Given our country is a signatory to CITES (Convention on International Trade in Endangered Species of Wild Fauna and Flora), which is supposed to ensure that the international trade in animals and plants does not threaten their survival, I was shocked to hear that CITES has not been modernised since it entered in to force in 1975.
CITES still uses the 1970s paper-based system to facilitate and monitor the legal trade in endangered species. It is astonishing that this is still the case in the 21st century, particularly given the legal trade is valued at over US$320 Billion annually. There can be NO excuse for any country to maintain this obsolete system.
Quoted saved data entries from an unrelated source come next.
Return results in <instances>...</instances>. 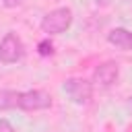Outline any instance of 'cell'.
I'll return each mask as SVG.
<instances>
[{"label":"cell","instance_id":"cell-1","mask_svg":"<svg viewBox=\"0 0 132 132\" xmlns=\"http://www.w3.org/2000/svg\"><path fill=\"white\" fill-rule=\"evenodd\" d=\"M72 10L68 6H60V8H54L50 10L43 19H41V31L47 33V35H60L64 31L70 29L72 25Z\"/></svg>","mask_w":132,"mask_h":132},{"label":"cell","instance_id":"cell-2","mask_svg":"<svg viewBox=\"0 0 132 132\" xmlns=\"http://www.w3.org/2000/svg\"><path fill=\"white\" fill-rule=\"evenodd\" d=\"M62 91L66 93V97H68L72 103L85 105V103H89L91 97H93V82L87 80V78H82V76H70V78L64 80Z\"/></svg>","mask_w":132,"mask_h":132},{"label":"cell","instance_id":"cell-3","mask_svg":"<svg viewBox=\"0 0 132 132\" xmlns=\"http://www.w3.org/2000/svg\"><path fill=\"white\" fill-rule=\"evenodd\" d=\"M16 107L23 111H43L52 107V95L41 91V89H31L23 91L16 97Z\"/></svg>","mask_w":132,"mask_h":132},{"label":"cell","instance_id":"cell-4","mask_svg":"<svg viewBox=\"0 0 132 132\" xmlns=\"http://www.w3.org/2000/svg\"><path fill=\"white\" fill-rule=\"evenodd\" d=\"M23 56H25L23 39H21L16 33L8 31V33L2 37V41H0V62H2V64H14V62H19Z\"/></svg>","mask_w":132,"mask_h":132},{"label":"cell","instance_id":"cell-5","mask_svg":"<svg viewBox=\"0 0 132 132\" xmlns=\"http://www.w3.org/2000/svg\"><path fill=\"white\" fill-rule=\"evenodd\" d=\"M120 76V64L113 62V60H107V62H101L95 70H93V82L101 89H109L116 85Z\"/></svg>","mask_w":132,"mask_h":132},{"label":"cell","instance_id":"cell-6","mask_svg":"<svg viewBox=\"0 0 132 132\" xmlns=\"http://www.w3.org/2000/svg\"><path fill=\"white\" fill-rule=\"evenodd\" d=\"M107 41H109L113 47L122 50V52H132V31H128V29H124V27L111 29V31L107 33Z\"/></svg>","mask_w":132,"mask_h":132},{"label":"cell","instance_id":"cell-7","mask_svg":"<svg viewBox=\"0 0 132 132\" xmlns=\"http://www.w3.org/2000/svg\"><path fill=\"white\" fill-rule=\"evenodd\" d=\"M16 97H19L16 91H2V93H0V107H2V109H6V107H16Z\"/></svg>","mask_w":132,"mask_h":132},{"label":"cell","instance_id":"cell-8","mask_svg":"<svg viewBox=\"0 0 132 132\" xmlns=\"http://www.w3.org/2000/svg\"><path fill=\"white\" fill-rule=\"evenodd\" d=\"M37 54L43 56V58H45V56H52V54H54V43H52L50 39H41V41L37 43Z\"/></svg>","mask_w":132,"mask_h":132},{"label":"cell","instance_id":"cell-9","mask_svg":"<svg viewBox=\"0 0 132 132\" xmlns=\"http://www.w3.org/2000/svg\"><path fill=\"white\" fill-rule=\"evenodd\" d=\"M0 132H14V128L8 120H0Z\"/></svg>","mask_w":132,"mask_h":132},{"label":"cell","instance_id":"cell-10","mask_svg":"<svg viewBox=\"0 0 132 132\" xmlns=\"http://www.w3.org/2000/svg\"><path fill=\"white\" fill-rule=\"evenodd\" d=\"M2 2H4L6 8H16V6H21L25 0H2Z\"/></svg>","mask_w":132,"mask_h":132}]
</instances>
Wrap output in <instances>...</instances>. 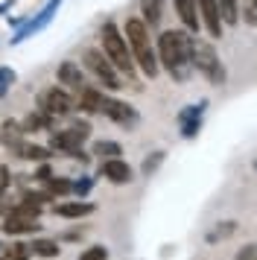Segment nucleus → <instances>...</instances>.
<instances>
[{
	"label": "nucleus",
	"mask_w": 257,
	"mask_h": 260,
	"mask_svg": "<svg viewBox=\"0 0 257 260\" xmlns=\"http://www.w3.org/2000/svg\"><path fill=\"white\" fill-rule=\"evenodd\" d=\"M158 64L170 73L173 79L184 82L193 71V38L187 29H164L155 41Z\"/></svg>",
	"instance_id": "nucleus-1"
},
{
	"label": "nucleus",
	"mask_w": 257,
	"mask_h": 260,
	"mask_svg": "<svg viewBox=\"0 0 257 260\" xmlns=\"http://www.w3.org/2000/svg\"><path fill=\"white\" fill-rule=\"evenodd\" d=\"M123 36H126L128 53L135 59V68H138L146 79H155L161 64H158V53H155V41L149 36V26L143 24L140 18H128L126 26H123Z\"/></svg>",
	"instance_id": "nucleus-2"
},
{
	"label": "nucleus",
	"mask_w": 257,
	"mask_h": 260,
	"mask_svg": "<svg viewBox=\"0 0 257 260\" xmlns=\"http://www.w3.org/2000/svg\"><path fill=\"white\" fill-rule=\"evenodd\" d=\"M100 38H103V53H105V59H108V61L117 68V73L128 76V82L135 85V82H138V68H135V59H132V53H128L126 36L117 29L114 21H105L103 29H100ZM135 88H138V85H135Z\"/></svg>",
	"instance_id": "nucleus-3"
},
{
	"label": "nucleus",
	"mask_w": 257,
	"mask_h": 260,
	"mask_svg": "<svg viewBox=\"0 0 257 260\" xmlns=\"http://www.w3.org/2000/svg\"><path fill=\"white\" fill-rule=\"evenodd\" d=\"M193 68H196L210 85H225V68L219 61V53L210 41L193 38Z\"/></svg>",
	"instance_id": "nucleus-4"
},
{
	"label": "nucleus",
	"mask_w": 257,
	"mask_h": 260,
	"mask_svg": "<svg viewBox=\"0 0 257 260\" xmlns=\"http://www.w3.org/2000/svg\"><path fill=\"white\" fill-rule=\"evenodd\" d=\"M82 61H85V71L93 73V76H97V82L105 85L108 91H120V88H123V82H120V73H117V68L111 64V61L105 59L103 50L88 47L85 53H82Z\"/></svg>",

The transition to an electronic permit system, which is fully integrated with customs to ensure traceability from source to destination, is long overdue, particularly since this archaic system means that is easy to launder of illegal items into the legal marketplace. In addition, it is critically important that any electronic permit system is secure and trustworthy. So, I was delighted to hear that the eCITES BaseSolution was developed jointly between CITES, UNCTAD, with the support of the Swiss and Sri Lankan Governments.
To-date, Sri Lanka is the only CITES signatory country to implement this system and this needs to change. Rolling out the eCITES BaseSolution over all 183 signatory parties will cost in the region of US$30 Million in total, with the first 20 signatories costing US$3 Million. For a legal trade worth over US$320 Billion annually, these roll-out costs are minimal.
Whilst wealthy countries should cover the cost themselves, donations should be made for developing countries to implement the eCITES BaseSolution; such donations can be made available via the World Bank’s Global Wildlife Program.
As my local MP, I request that you seek support from our government and the responsible department to implement the eCITES BaseSolution not only in our own country, but across all CITES signatory parties by the next CITES Conference of the Parties in 2025.
As part of this support, and to ensure that implementation occurs with the urgency needed – given an electronic permit system has been discussed for nearly a decade without any progress – any signatory party that refuses to implement the eCITES BaseSolution or wants to implement an electronic permit system of their own design, which is not considered to be as secure, and so is less trustworthy, must have trade restrictions imposed, this may take the form of reduced export and/or import quotas.
In not modernising this CITES permit and trade monitoring system in nearly 50 years, we as a signatory, have let down the world’s precious wildlife and the natural world more broadly. This needs to change, urgently, by closing the loopholes that this obsolete permit system provides to traffickers.
I look forward to a response addressing the precise points raised above. Please note I am not interested in a response consisting of banal statements about the government’s current commitment to tackling the illegal wildlife trade.